The client can use the following commands to access files:

<write> [filename]  # write to file mode
<end>           # finish writing
<read> [filename]   # read from file mode
<list>          # lists all existing files
<instructions>      # lets you see the instructions 
<quit>          # exits the application

Directory service

A directory service is used to map the file name that the client requests to a file server. The directory service uses a CSV file to store the mappings (file_mappings.csv). This stores the actual name of the file, the file server IP and Port it is stored on and whether the file server is holds the primary copy or not.

If a client wishes to write to a file the directory service sends the request to fileserver A, the holder of the primary copy. If the client wishes to read from a file the directory service sends the request to fileserver B or fileserver C, these hold replicated versions of the files on fileserver A.


Locking service

If client 1 wishes to write to a file it requests to lock the file for writing. Client 1 can only write to a file when it receives the lock, it can read from a file whenever it wants. If client 2 wants to write to a file and the file is locked for writing then client 2 must wait until client 1 has unlocked it. Client 2 who is requesting the write will keep polling to check for the unlocked file. I have included a 10 second timeout for polling (which is a short period of time) for simulation purposes.

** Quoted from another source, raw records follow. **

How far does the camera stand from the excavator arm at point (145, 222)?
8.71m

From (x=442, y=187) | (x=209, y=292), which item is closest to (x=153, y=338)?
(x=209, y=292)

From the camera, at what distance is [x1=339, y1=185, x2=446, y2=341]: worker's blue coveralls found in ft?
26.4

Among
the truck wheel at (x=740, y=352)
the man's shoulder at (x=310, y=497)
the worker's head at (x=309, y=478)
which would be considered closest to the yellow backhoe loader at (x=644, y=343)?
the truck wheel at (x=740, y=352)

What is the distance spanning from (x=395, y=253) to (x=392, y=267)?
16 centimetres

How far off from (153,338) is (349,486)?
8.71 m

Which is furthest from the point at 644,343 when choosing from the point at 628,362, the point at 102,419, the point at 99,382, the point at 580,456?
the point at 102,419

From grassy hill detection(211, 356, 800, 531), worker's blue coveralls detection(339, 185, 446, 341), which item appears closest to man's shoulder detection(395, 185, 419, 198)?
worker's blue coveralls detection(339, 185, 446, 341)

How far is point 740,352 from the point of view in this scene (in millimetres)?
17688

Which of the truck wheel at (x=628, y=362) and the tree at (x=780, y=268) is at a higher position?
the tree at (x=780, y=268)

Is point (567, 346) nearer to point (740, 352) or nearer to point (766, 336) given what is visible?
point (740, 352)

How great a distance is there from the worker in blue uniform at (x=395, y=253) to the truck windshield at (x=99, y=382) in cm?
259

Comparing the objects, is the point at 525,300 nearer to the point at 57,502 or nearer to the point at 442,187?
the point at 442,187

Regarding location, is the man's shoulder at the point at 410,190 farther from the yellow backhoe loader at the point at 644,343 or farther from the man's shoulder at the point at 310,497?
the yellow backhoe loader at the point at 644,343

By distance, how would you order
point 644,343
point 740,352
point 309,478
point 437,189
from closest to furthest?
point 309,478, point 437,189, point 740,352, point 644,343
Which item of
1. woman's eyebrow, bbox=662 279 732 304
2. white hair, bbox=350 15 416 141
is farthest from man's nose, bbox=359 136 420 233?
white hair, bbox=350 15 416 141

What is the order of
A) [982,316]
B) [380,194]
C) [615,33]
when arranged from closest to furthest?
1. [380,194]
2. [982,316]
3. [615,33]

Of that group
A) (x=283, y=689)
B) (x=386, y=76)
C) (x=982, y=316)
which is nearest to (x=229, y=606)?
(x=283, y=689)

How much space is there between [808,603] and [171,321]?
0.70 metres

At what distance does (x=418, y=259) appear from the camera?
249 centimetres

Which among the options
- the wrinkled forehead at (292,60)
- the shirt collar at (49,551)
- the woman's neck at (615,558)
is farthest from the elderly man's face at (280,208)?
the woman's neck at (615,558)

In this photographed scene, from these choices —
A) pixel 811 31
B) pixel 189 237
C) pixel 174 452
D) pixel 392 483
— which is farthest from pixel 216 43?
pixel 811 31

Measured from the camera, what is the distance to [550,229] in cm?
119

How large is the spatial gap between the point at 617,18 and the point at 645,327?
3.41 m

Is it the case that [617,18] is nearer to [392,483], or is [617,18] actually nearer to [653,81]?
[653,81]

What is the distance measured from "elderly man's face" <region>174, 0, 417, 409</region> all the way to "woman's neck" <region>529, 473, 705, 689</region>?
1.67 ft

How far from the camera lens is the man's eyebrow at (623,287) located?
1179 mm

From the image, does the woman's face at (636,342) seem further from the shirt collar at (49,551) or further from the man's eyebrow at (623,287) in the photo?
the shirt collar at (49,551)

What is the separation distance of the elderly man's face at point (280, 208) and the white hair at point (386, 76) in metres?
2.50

If client 1 is writing to a file and client 2, client 3 and client 4 request to write to the file in this order, client 2 will be the first client to retrieve the lock on the file. When client 2 finishes, client 3 will get the lock, and then client 4, etc. This is fair locking and unlocking. It works as a FIFO queue.


Caching

If a client requests to write to a file it goes to the fileserver with the primary copy. The write also goes to the client's cache. The version number of the file is stored on the client side and on the fileserver side. If the client next wishes to read the file, it compares the version number on the fileserver side and the version number on its side. If they match then the client reads from its cache. If they do not match the client reads from the fileserver and updates its record of the version number for the file. This ensures cache consistency between clients.


Replication

The primary copy model is adopted in this file system to implement file replication among fileservers. When a client wishes to write to a file the directory service sends the write to fileserver A. Filserver A holds the primary copy of all files and therefore takes all write requests. When the client finishes writing, fileserver A sends a copy of the file to fileserver B and fileserver C. This ensures consistency of the same files across all fileservers. If a client requests a read it is not sent to fileserver A but is sent to read a replicated copy of the file on fileserver B or fileserver C.